Anyone who comes in (to replace Hawkins) is still going to face the same challenges, Denhoy said.

JP Morgan analyst Michael Weinstein said 62 percent of Medtronic's sales today are in businesses that are unlikely to grow and face pricing pressure over the next three to five years.

The question, of course, is what a new CEO can do for Medtronic? Weinstein said in a research note.

The industry bellwether reported a surprise drop in quarterly sales in August and cut its full-year profit forecast last month.

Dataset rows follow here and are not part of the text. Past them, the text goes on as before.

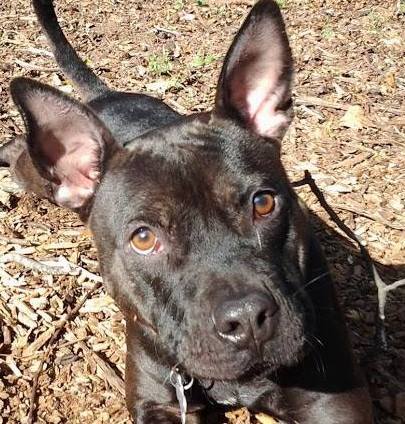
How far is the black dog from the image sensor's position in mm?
3514

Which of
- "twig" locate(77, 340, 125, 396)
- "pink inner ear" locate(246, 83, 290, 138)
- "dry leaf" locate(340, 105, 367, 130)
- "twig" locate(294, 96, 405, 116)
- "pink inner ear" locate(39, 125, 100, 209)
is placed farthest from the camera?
"twig" locate(294, 96, 405, 116)

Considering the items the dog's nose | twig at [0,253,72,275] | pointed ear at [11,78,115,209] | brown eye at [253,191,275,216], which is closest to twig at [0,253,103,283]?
twig at [0,253,72,275]

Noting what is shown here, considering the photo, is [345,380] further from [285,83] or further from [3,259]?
[3,259]

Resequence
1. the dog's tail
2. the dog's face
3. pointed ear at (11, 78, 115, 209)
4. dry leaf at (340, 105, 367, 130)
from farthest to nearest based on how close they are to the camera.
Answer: dry leaf at (340, 105, 367, 130) < the dog's tail < pointed ear at (11, 78, 115, 209) < the dog's face

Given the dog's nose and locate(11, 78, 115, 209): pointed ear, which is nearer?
the dog's nose

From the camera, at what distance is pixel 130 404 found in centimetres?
470

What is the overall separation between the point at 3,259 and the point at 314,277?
109 inches

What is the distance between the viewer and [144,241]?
379 cm

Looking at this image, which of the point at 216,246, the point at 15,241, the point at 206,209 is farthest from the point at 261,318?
the point at 15,241

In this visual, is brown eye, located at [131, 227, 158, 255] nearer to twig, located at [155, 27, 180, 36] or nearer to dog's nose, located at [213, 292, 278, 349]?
dog's nose, located at [213, 292, 278, 349]

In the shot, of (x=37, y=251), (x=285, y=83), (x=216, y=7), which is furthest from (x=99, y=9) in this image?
(x=285, y=83)

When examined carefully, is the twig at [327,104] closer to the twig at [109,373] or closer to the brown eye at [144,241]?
the twig at [109,373]

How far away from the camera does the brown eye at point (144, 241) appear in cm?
375

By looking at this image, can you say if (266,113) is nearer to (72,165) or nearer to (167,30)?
(72,165)
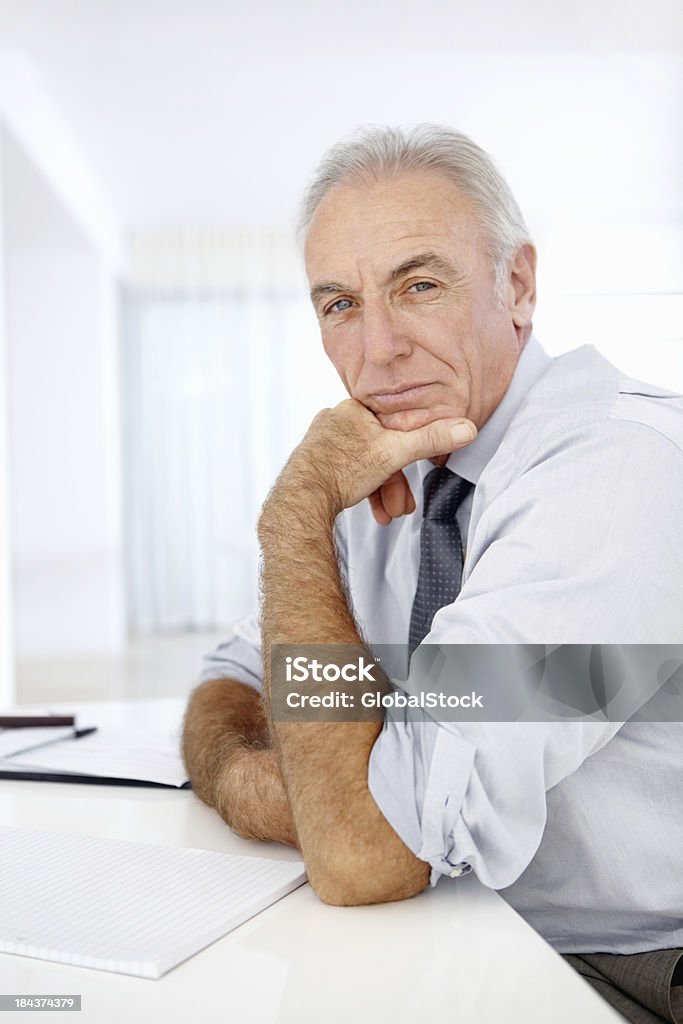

Since August 2007, Medtronic stock is down 26 percent, compared with a 15 percent decline for the broader S&P 500 index <.SPX>, said Wells Fargo analyst Larry Biegelsen, who noted several execution missteps during Hawkins' tenure.

We are encouraged by Medtronic's plan to bring in an external candidate, which we believe can bring fresh ideas and strategies to help reinvigorate the business and boost company credibility, Biegelsen said in a research note.

As of Friday, Medtronic stock traded at 10.2 times forward earnings estimates -- lower than any other rival in the S&P Health Care Equipment Sub-Industry index <.GSPMED>.